[Start of section]
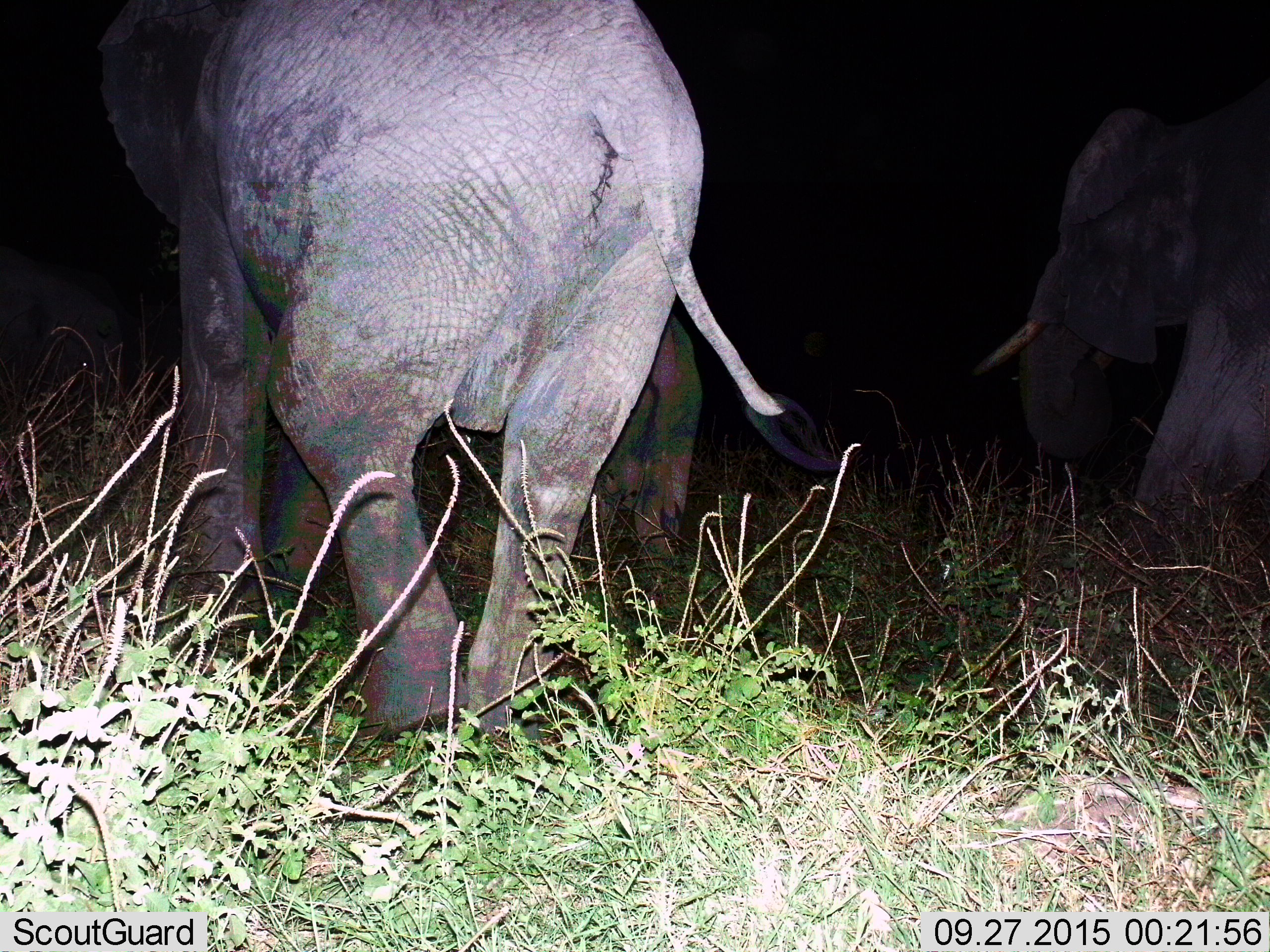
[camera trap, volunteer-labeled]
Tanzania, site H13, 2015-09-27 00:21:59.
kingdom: Animalia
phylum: Chordata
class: Mammalia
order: Proboscidea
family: Elephantidae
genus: Loxodonta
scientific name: Loxodonta africana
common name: african bush elephant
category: elephant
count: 3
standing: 10%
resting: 0%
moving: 90%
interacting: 0%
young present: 40%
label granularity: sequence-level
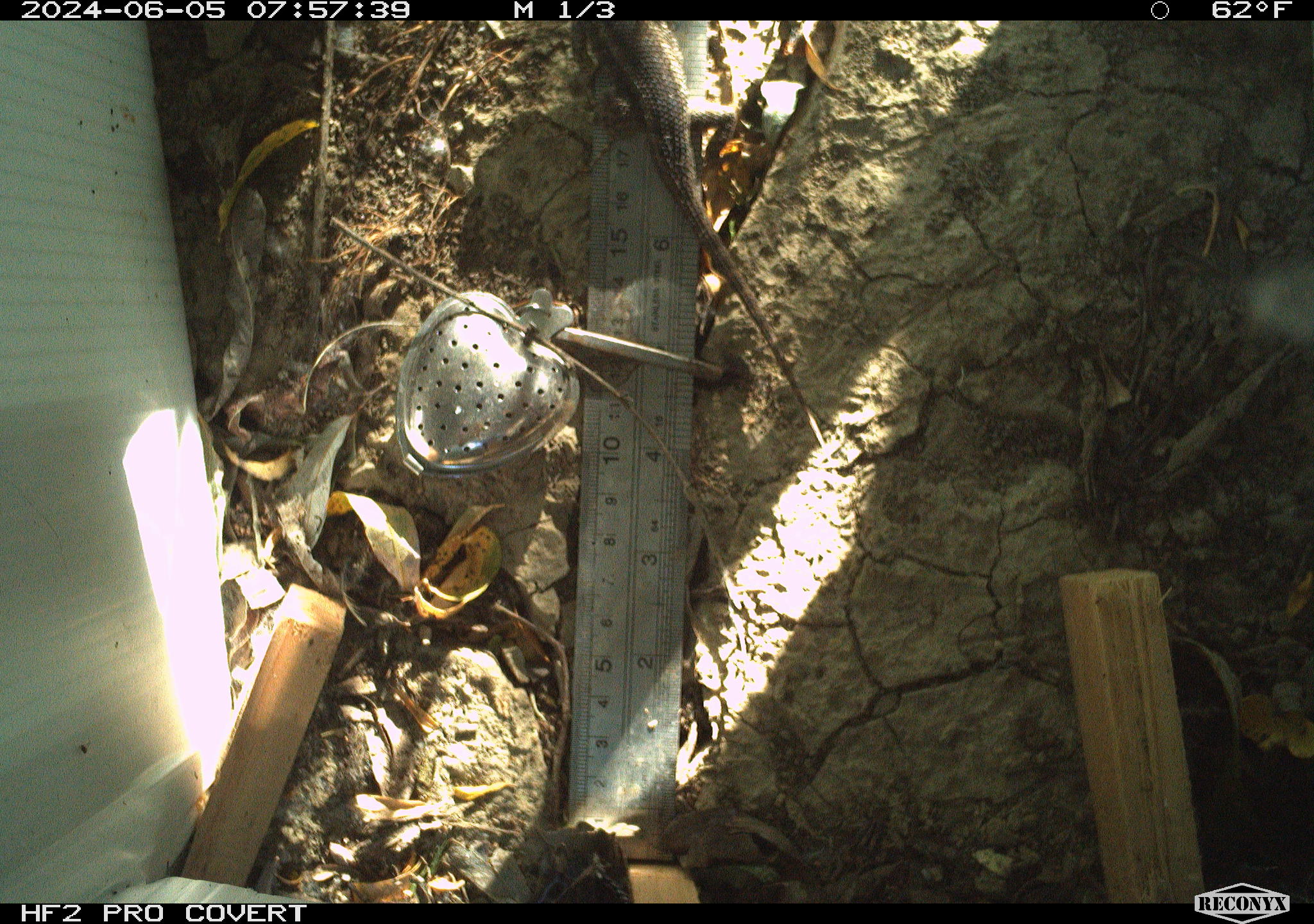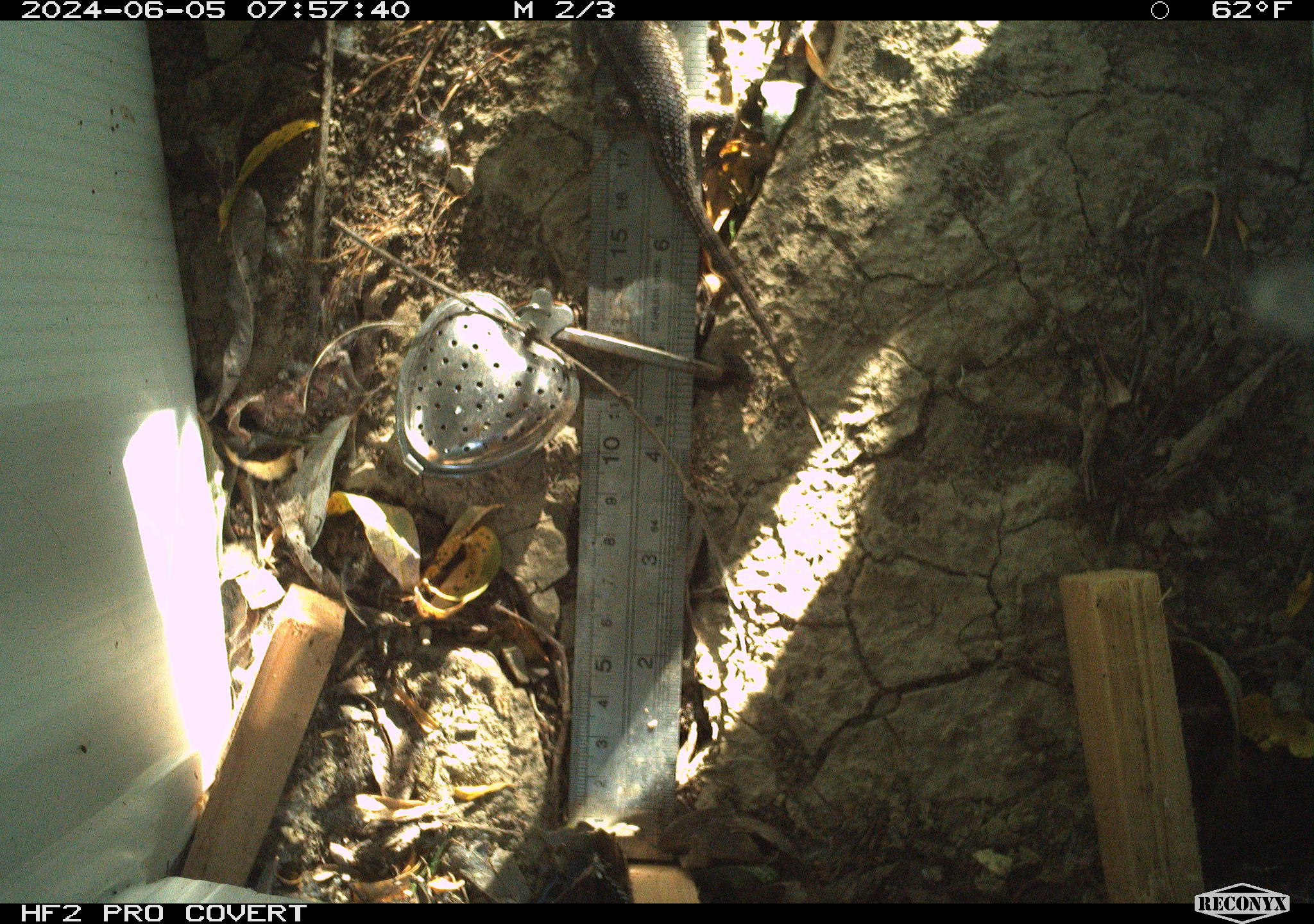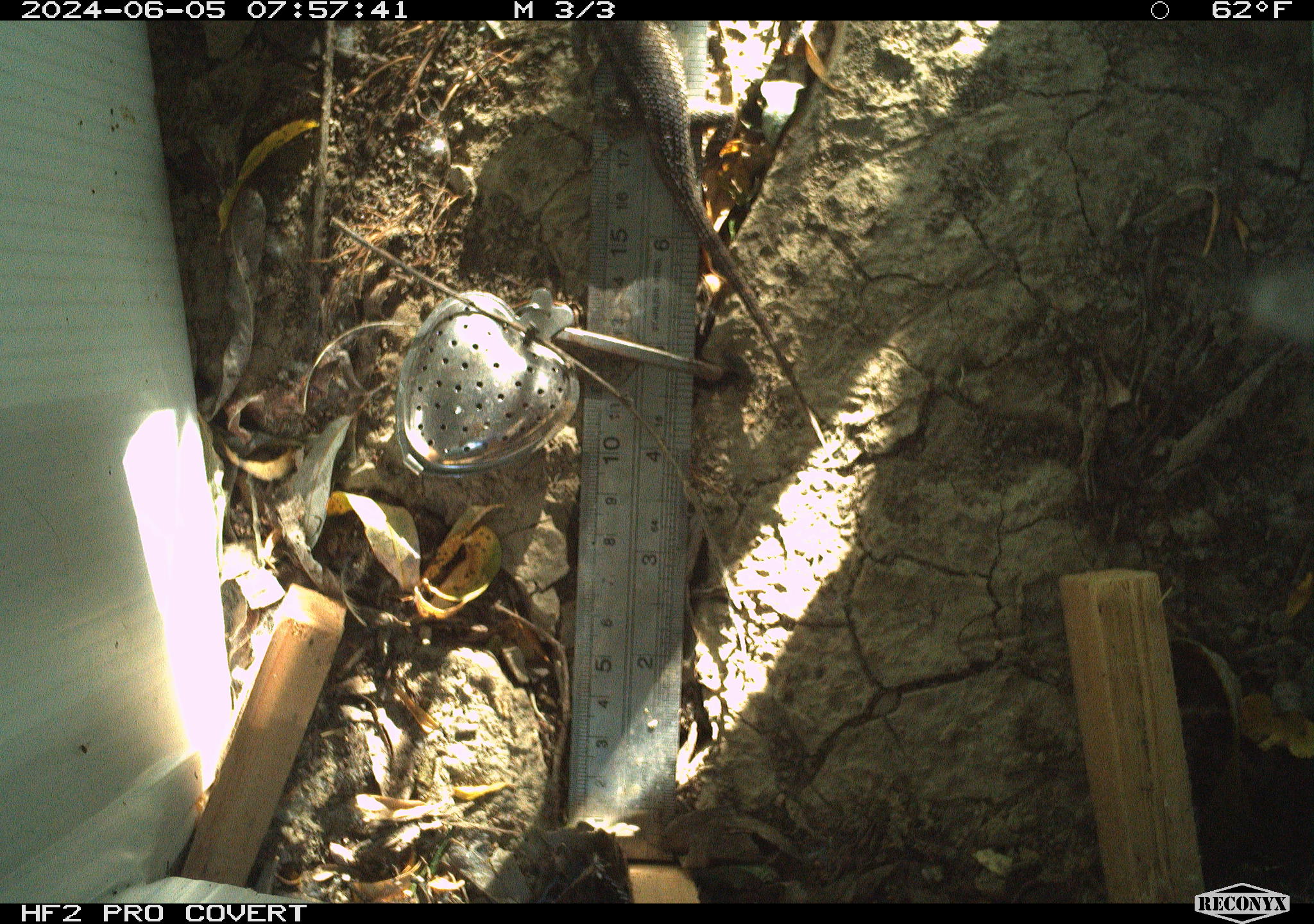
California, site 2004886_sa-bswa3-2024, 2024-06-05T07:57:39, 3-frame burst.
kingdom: Animalia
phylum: Chordata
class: Reptilia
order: Squamata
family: Phrynosomatidae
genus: Sceloporus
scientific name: Sceloporus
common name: spiny lizards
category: sceloporus species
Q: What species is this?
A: Sceloporus species (spiny lizards) (Sceloporus).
[End of section]
PROBLEM TO SOLVE -
Output, exactly and without pictures, the lines above that run from the one containing "order: Proboscidea" through the last line of the entries, inclusive.

RESPONSE BELOW -
order: Proboscidea
family: Elephantidae
genus: Loxodonta
scientific name: Loxodonta africana
common name: african bush elephant
category: elephant
count: 3
standing: 10%
resting: 0%
moving: 90%
interacting: 0%
young present: 40%
label granularity: sequence-level
California, site 2004886_sa-bswa3-2024, 2024-06-05T07:57:39, 3-frame burst.
kingdom: Animalia
phylum: Chordata
class: Reptilia
order: Squamata
family: Phrynosomatidae
genus: Sceloporus
scientific name: Sceloporus
common name: spiny lizards
category: sceloporus species
Q: What species is this?
A: Sceloporus species (spiny lizards) (Sceloporus).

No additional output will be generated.